Spatial questions about scenes
________________

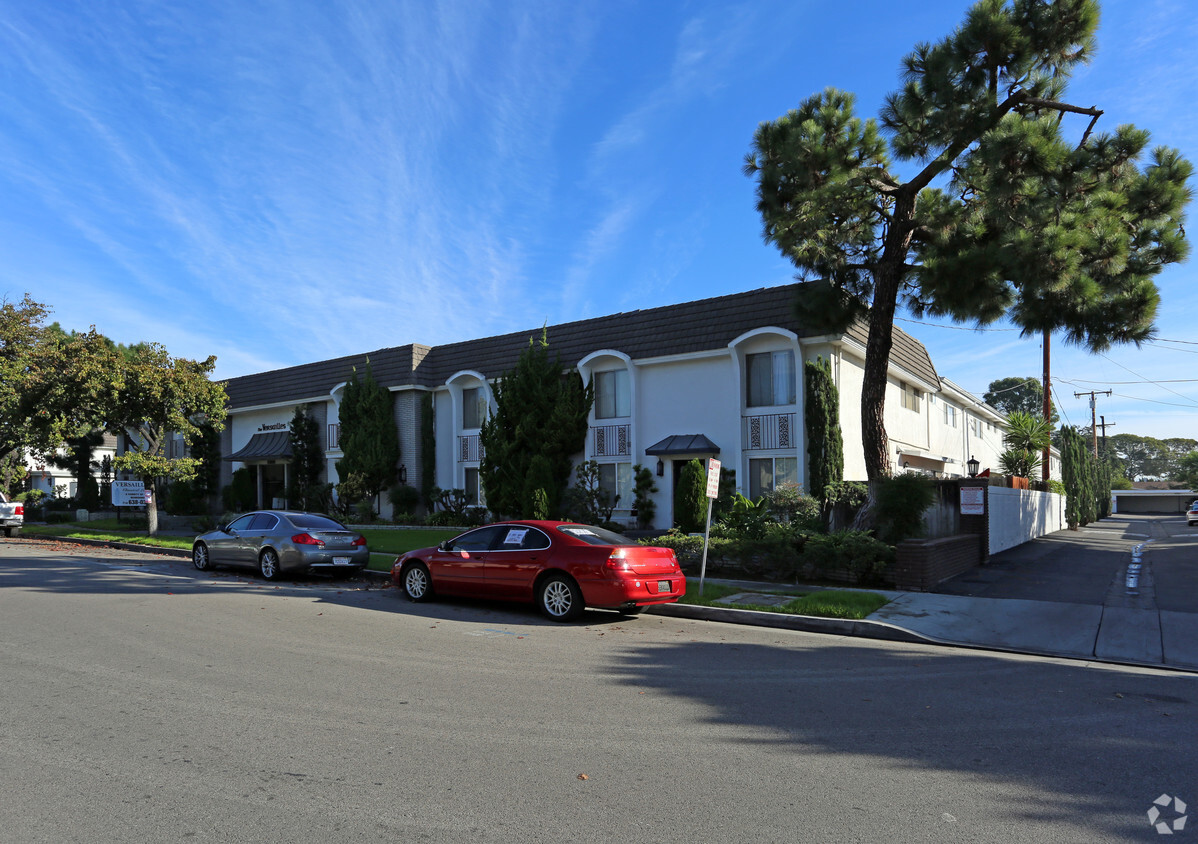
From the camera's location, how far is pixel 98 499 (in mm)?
39656

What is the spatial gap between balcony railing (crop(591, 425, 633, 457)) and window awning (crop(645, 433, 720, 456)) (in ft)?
3.63

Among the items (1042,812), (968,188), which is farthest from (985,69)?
(1042,812)

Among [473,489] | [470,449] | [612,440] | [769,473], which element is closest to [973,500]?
[769,473]

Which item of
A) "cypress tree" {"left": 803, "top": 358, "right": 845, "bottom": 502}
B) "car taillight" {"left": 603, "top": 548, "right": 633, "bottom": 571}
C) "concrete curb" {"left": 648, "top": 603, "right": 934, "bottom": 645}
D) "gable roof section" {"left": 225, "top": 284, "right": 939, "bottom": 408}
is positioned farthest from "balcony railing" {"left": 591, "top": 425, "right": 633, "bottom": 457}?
"car taillight" {"left": 603, "top": 548, "right": 633, "bottom": 571}

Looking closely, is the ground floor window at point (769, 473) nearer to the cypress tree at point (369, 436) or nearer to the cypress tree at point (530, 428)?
the cypress tree at point (530, 428)

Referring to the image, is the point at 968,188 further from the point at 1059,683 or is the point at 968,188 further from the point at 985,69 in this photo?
the point at 1059,683

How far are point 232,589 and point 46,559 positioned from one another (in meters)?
8.49

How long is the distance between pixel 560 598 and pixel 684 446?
12800 mm

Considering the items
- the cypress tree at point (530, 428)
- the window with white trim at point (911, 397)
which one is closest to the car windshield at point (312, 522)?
the cypress tree at point (530, 428)

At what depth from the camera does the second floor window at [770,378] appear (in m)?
22.1

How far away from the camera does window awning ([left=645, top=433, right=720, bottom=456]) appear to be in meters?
22.9

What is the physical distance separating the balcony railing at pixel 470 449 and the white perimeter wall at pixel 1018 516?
1606 cm

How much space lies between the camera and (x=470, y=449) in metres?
28.7

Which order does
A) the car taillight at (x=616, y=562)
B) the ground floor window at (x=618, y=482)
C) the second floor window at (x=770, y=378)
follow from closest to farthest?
1. the car taillight at (x=616, y=562)
2. the second floor window at (x=770, y=378)
3. the ground floor window at (x=618, y=482)
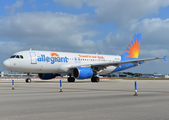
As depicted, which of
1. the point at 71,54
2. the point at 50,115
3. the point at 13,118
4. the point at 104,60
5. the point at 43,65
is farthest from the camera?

________________

# THE TASK
Render the lines above, everything from the one containing "Which item of" down to the one containing "is positioned farthest", as a Markdown table with the columns No. and Line. Leave out any blank lines.

# TASK RESULT
| No. | Line |
|---|---|
| 1 | Which item of |
| 2 | A) "cypress tree" {"left": 803, "top": 358, "right": 845, "bottom": 502} |
| 3 | B) "car taillight" {"left": 603, "top": 548, "right": 633, "bottom": 571} |
| 4 | C) "concrete curb" {"left": 648, "top": 603, "right": 934, "bottom": 645} |
| 5 | D) "gable roof section" {"left": 225, "top": 284, "right": 939, "bottom": 408} |
| 6 | is positioned farthest from "balcony railing" {"left": 591, "top": 425, "right": 633, "bottom": 457}? |